— Work order —
In the data below, find the line containing "is wel heel" and the line containing "Bus di navetta", then reproduce them and every line between, exactly. Omit pictures.

— Supplied material —
--*--

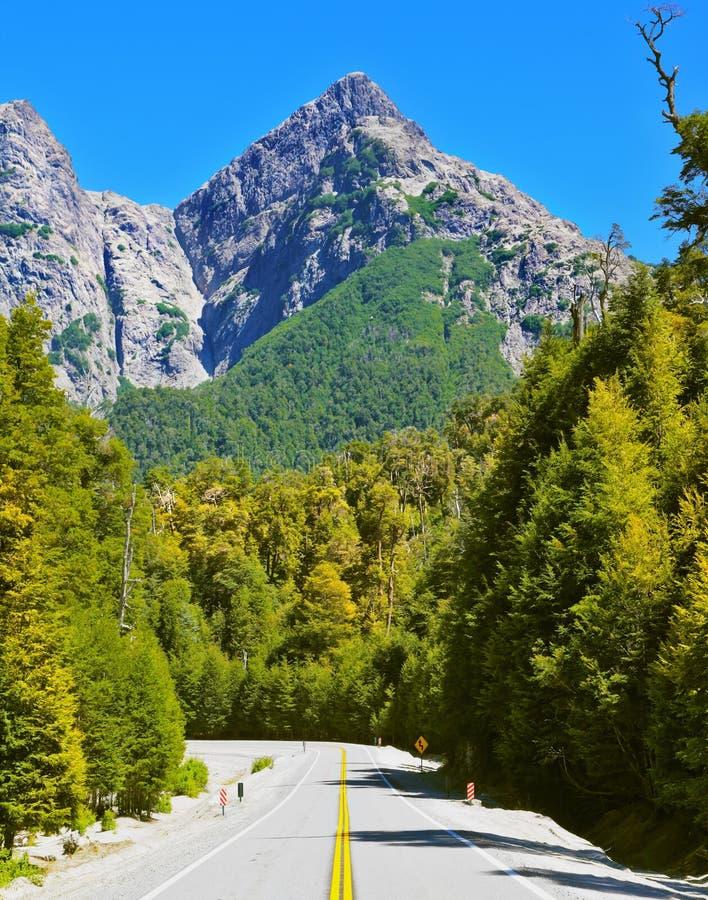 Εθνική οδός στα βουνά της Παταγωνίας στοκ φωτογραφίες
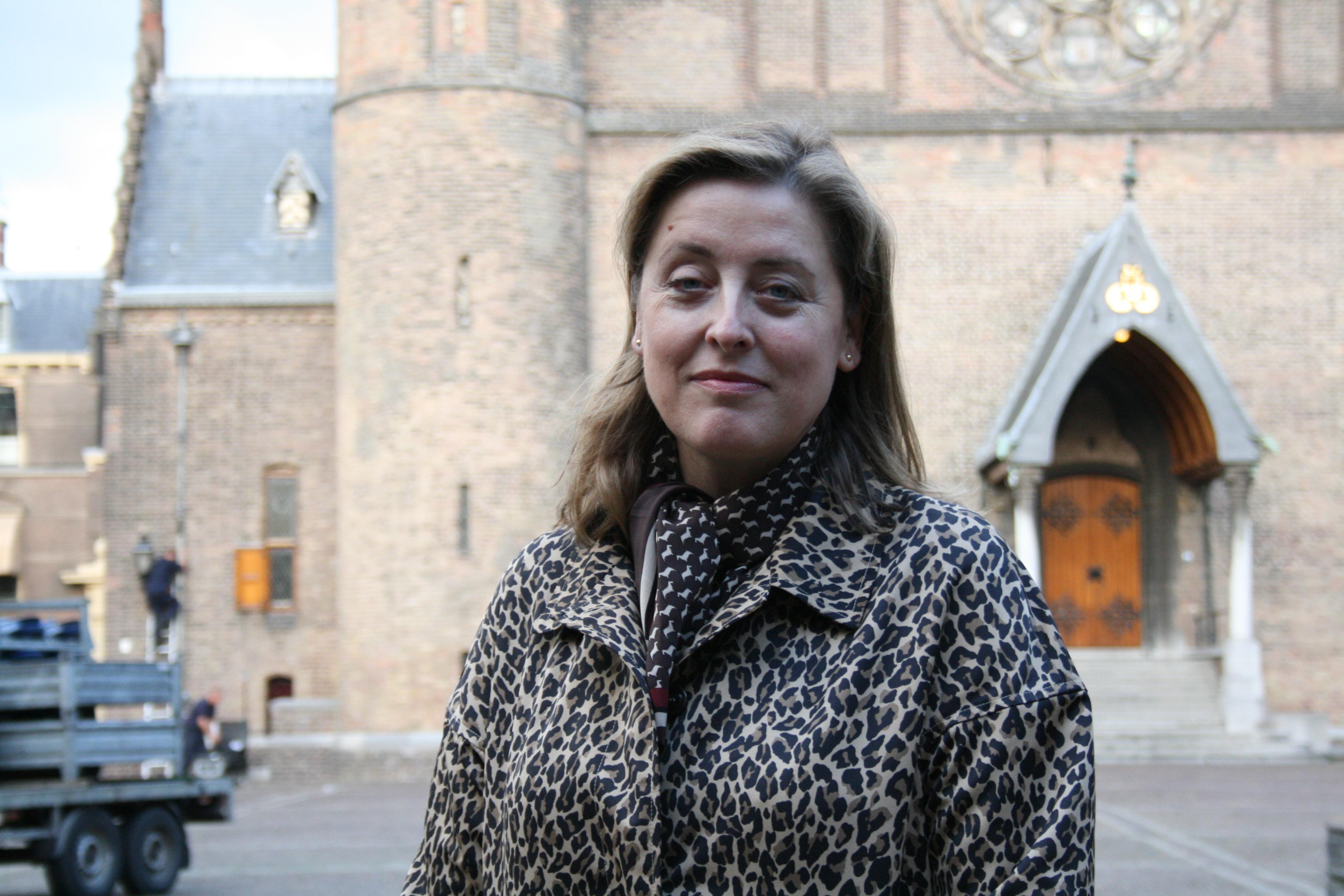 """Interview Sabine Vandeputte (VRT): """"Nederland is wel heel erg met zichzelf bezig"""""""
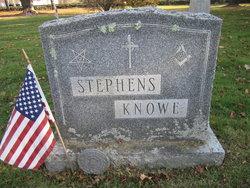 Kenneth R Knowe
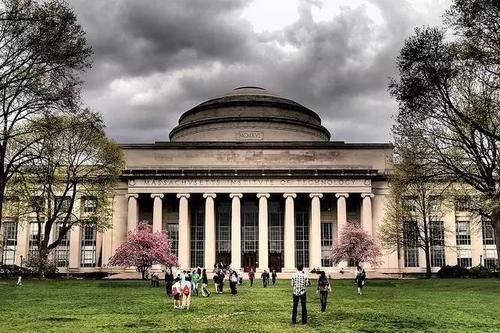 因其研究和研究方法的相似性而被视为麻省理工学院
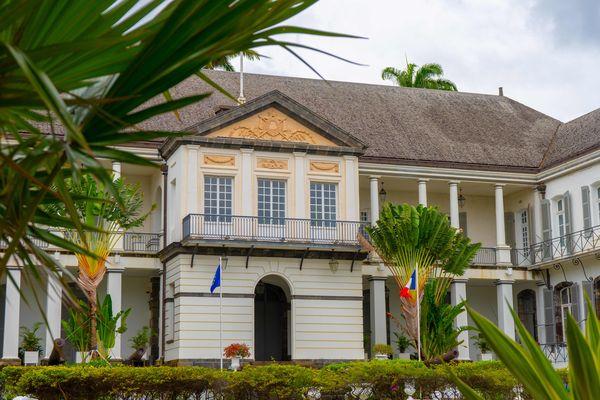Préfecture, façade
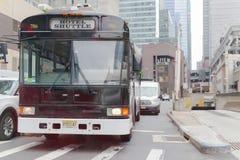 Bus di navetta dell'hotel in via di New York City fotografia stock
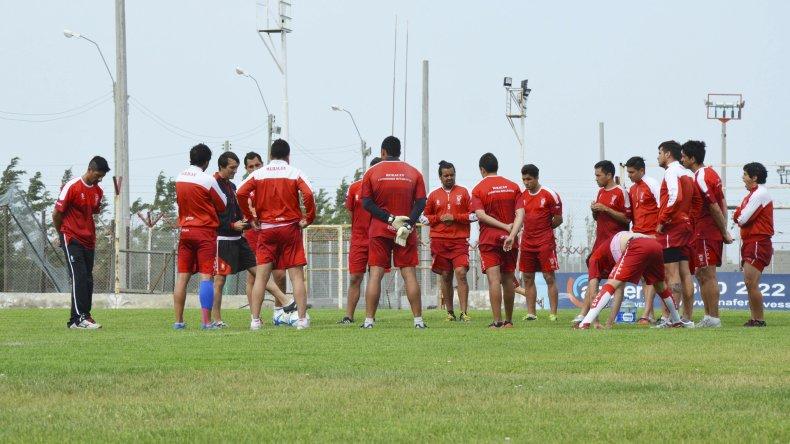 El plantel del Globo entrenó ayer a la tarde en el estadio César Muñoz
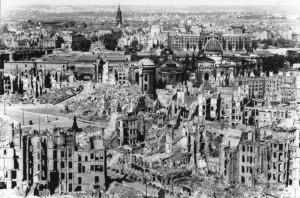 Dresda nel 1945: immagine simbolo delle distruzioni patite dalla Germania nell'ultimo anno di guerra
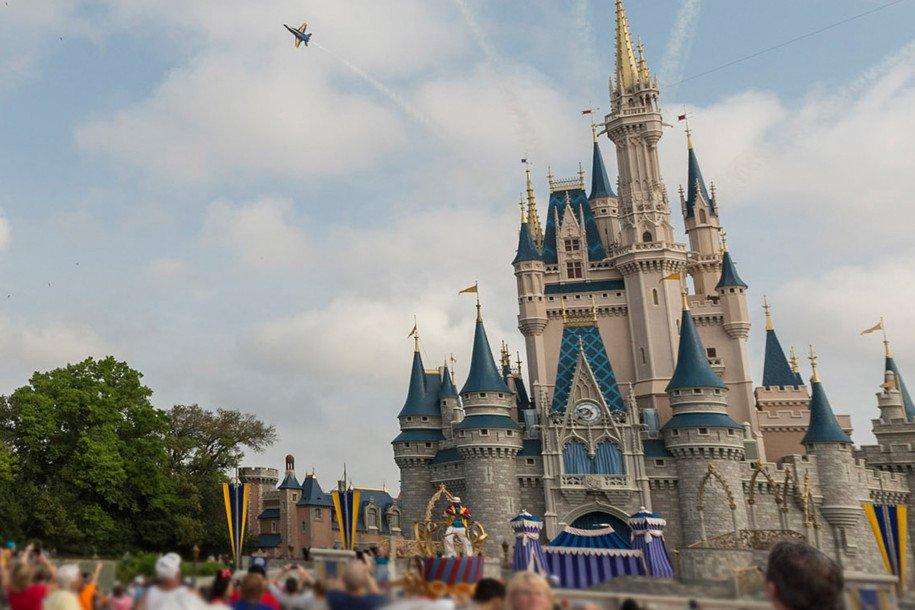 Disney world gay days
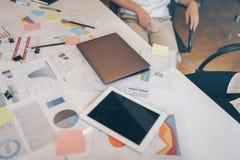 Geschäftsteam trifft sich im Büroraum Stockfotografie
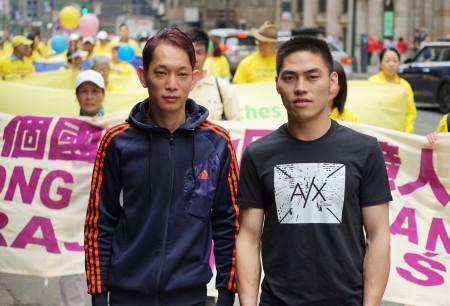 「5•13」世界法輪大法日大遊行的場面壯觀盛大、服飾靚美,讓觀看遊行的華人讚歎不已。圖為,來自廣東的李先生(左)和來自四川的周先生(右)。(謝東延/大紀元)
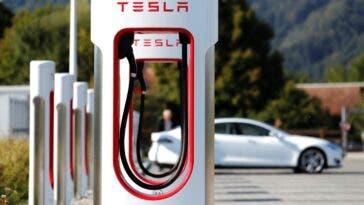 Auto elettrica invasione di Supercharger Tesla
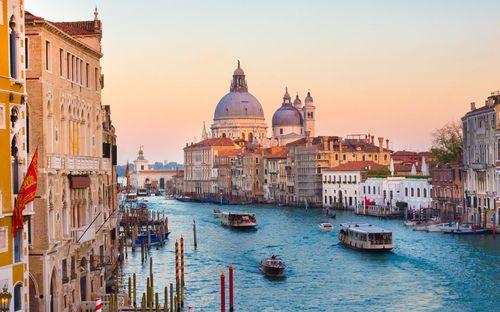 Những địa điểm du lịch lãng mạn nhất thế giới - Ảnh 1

--*--

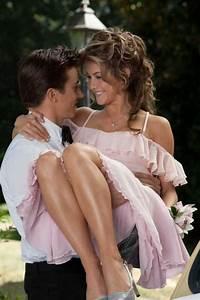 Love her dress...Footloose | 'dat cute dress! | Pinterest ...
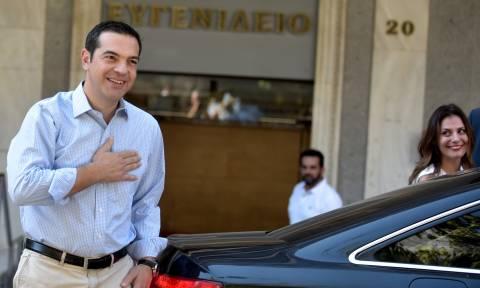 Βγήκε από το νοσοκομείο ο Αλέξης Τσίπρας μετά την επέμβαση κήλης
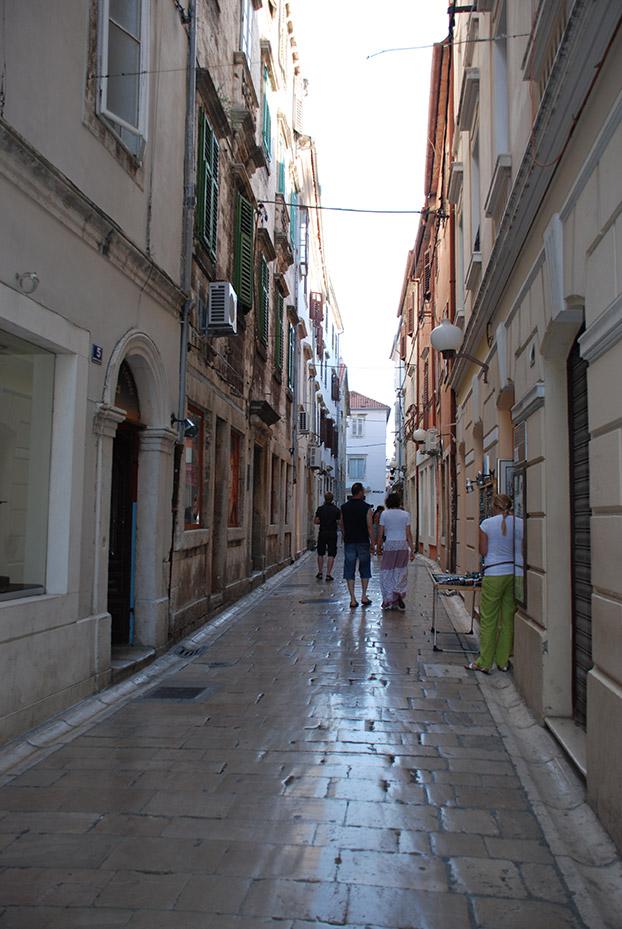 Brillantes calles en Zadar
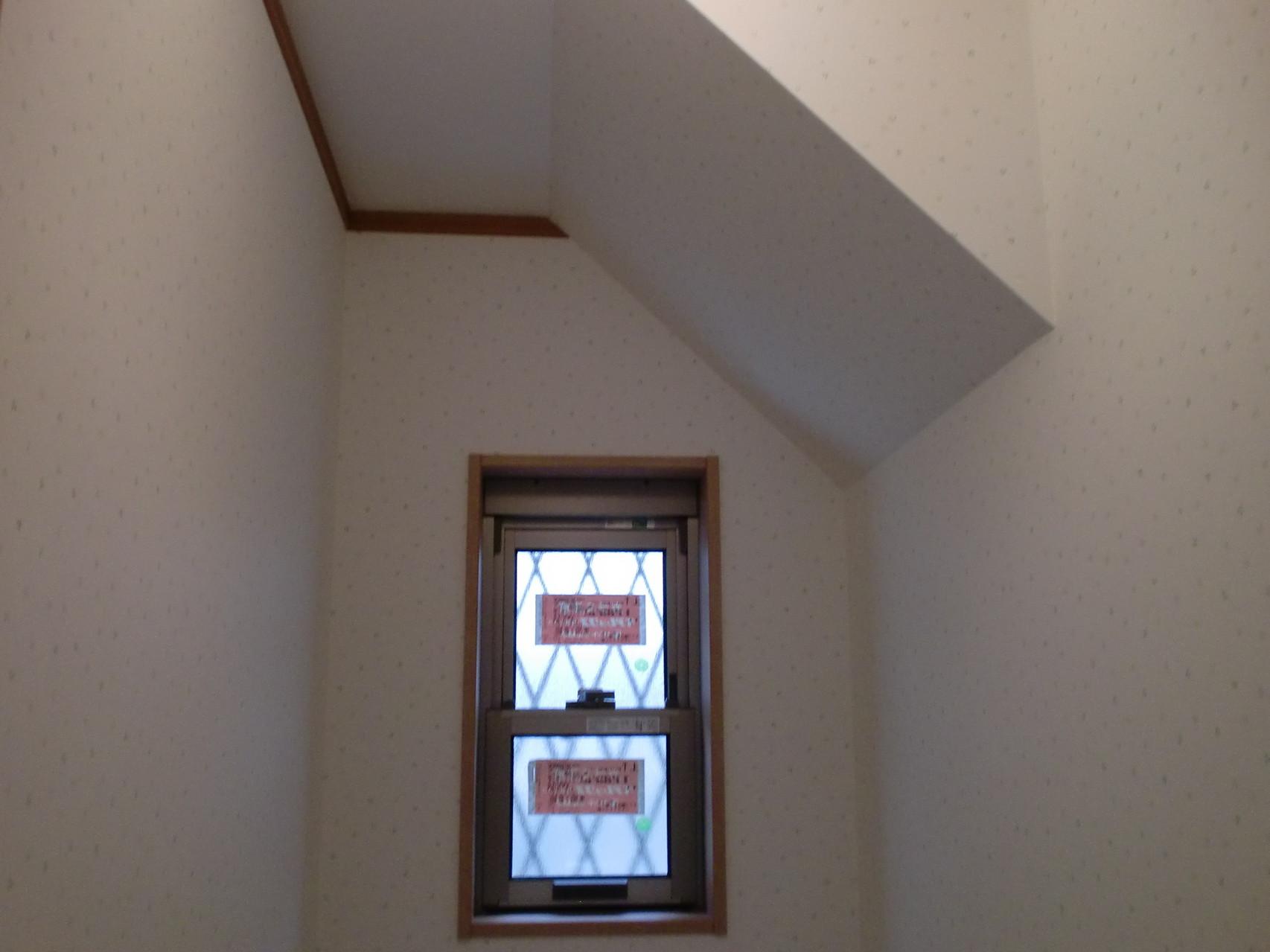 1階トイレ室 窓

--*--

— Solution —
 """Interview Sabine Vandeputte (VRT): """"Nederland is wel heel erg met zichzelf bezig"""""""
 Kenneth R Knowe
 因其研究和研究方法的相似性而被视为麻省理工学院
Préfecture, façade
 Bus di navetta dell'hotel in via di New York City fotografia stock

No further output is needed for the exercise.